Task requirements: Please copy each line of the listing below in which the word "Dear" appears.

Records to use:
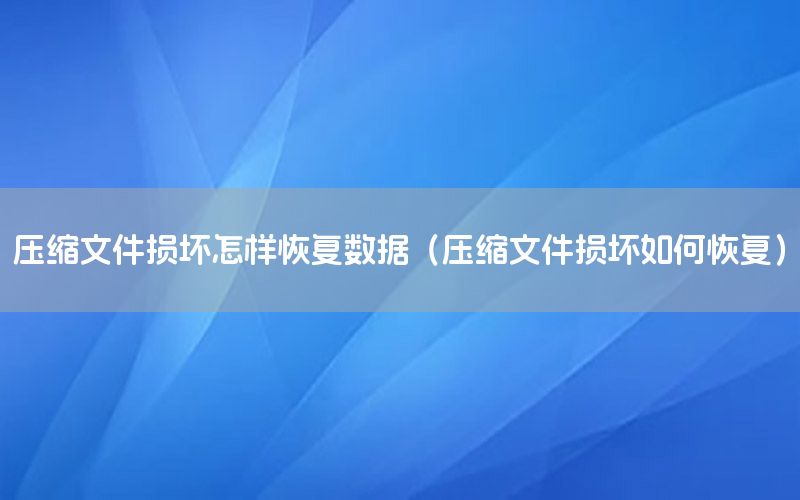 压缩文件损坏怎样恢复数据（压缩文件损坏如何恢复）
* * *
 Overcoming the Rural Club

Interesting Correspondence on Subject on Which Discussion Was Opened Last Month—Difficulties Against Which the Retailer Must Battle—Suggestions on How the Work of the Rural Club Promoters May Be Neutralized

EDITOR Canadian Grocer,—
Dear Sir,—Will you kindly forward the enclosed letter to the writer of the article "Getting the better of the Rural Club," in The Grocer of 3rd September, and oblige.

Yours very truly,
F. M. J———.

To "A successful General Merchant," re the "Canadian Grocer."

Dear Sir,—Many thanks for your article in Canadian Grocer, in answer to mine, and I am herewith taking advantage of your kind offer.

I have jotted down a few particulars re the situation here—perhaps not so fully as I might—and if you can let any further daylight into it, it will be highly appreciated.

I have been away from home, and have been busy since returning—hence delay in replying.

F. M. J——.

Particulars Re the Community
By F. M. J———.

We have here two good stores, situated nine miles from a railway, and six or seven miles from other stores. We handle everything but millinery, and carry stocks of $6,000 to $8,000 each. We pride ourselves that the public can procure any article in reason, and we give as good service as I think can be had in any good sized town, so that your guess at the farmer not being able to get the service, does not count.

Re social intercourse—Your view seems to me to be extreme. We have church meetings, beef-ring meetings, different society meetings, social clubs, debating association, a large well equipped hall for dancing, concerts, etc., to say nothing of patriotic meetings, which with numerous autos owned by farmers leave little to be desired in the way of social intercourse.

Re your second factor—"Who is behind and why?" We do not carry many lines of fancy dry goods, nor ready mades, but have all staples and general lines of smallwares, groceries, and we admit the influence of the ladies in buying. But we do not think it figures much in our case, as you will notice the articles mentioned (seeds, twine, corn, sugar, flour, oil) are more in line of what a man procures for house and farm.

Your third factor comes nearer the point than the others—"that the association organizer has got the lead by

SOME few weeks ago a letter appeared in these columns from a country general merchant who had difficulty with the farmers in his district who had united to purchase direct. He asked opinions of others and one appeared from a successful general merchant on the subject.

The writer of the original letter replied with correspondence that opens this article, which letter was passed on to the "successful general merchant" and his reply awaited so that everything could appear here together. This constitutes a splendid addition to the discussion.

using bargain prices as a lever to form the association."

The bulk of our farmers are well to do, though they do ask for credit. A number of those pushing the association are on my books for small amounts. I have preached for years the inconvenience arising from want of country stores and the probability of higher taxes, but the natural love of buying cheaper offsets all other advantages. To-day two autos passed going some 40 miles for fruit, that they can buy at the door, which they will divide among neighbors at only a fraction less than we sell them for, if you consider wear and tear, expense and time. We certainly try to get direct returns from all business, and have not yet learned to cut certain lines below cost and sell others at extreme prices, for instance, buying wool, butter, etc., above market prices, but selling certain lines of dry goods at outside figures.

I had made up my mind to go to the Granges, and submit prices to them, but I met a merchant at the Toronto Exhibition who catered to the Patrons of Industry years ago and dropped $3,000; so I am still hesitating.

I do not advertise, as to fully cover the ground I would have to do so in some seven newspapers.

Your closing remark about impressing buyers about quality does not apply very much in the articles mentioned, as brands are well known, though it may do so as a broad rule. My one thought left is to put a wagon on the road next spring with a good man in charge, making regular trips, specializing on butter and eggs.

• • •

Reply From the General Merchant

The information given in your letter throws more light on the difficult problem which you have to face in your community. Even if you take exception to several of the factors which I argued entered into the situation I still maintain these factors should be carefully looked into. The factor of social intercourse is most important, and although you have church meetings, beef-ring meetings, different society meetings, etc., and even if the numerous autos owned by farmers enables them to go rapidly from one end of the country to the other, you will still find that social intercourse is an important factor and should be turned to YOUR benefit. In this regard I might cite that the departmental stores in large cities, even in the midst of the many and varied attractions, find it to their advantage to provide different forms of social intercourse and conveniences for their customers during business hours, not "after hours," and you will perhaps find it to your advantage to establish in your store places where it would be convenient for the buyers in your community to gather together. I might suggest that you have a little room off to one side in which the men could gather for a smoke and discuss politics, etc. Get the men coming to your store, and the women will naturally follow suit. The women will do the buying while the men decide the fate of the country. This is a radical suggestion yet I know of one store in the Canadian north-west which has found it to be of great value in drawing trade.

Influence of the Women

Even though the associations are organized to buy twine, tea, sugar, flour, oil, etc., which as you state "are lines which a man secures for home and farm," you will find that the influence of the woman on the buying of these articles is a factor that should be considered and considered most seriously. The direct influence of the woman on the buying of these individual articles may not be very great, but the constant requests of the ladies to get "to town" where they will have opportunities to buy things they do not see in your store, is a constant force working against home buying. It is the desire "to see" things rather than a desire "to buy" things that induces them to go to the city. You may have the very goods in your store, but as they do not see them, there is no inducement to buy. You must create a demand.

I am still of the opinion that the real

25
...
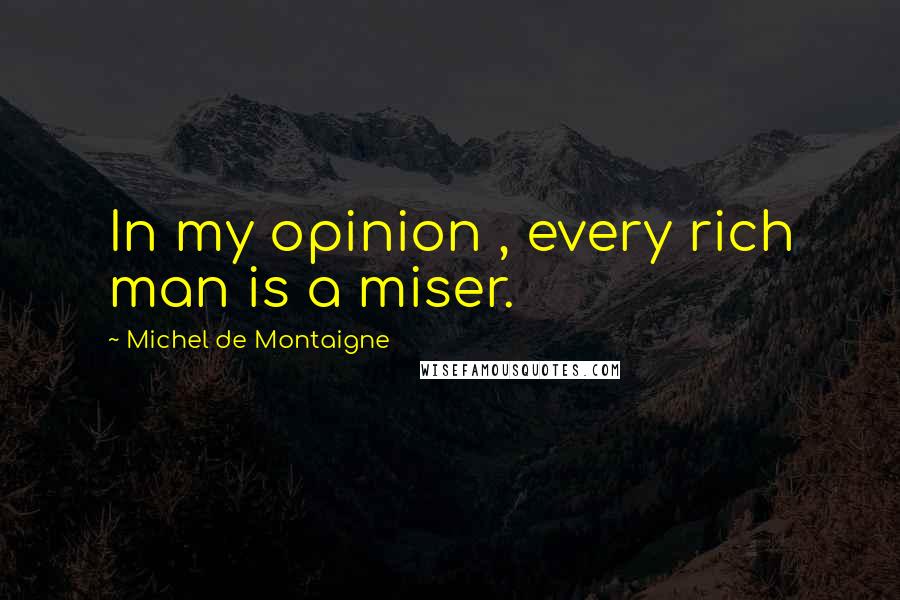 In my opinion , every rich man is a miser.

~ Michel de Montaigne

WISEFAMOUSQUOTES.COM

Finished task:
Dear Sir,—Will you kindly forward the enclosed letter to the writer of the article "Getting the better of the Rural Club," in The Grocer of 3rd September, and oblige.
Dear Sir,—Many thanks for your article in Canadian Grocer, in answer to mine, and I am herewith taking advantage of your kind offer.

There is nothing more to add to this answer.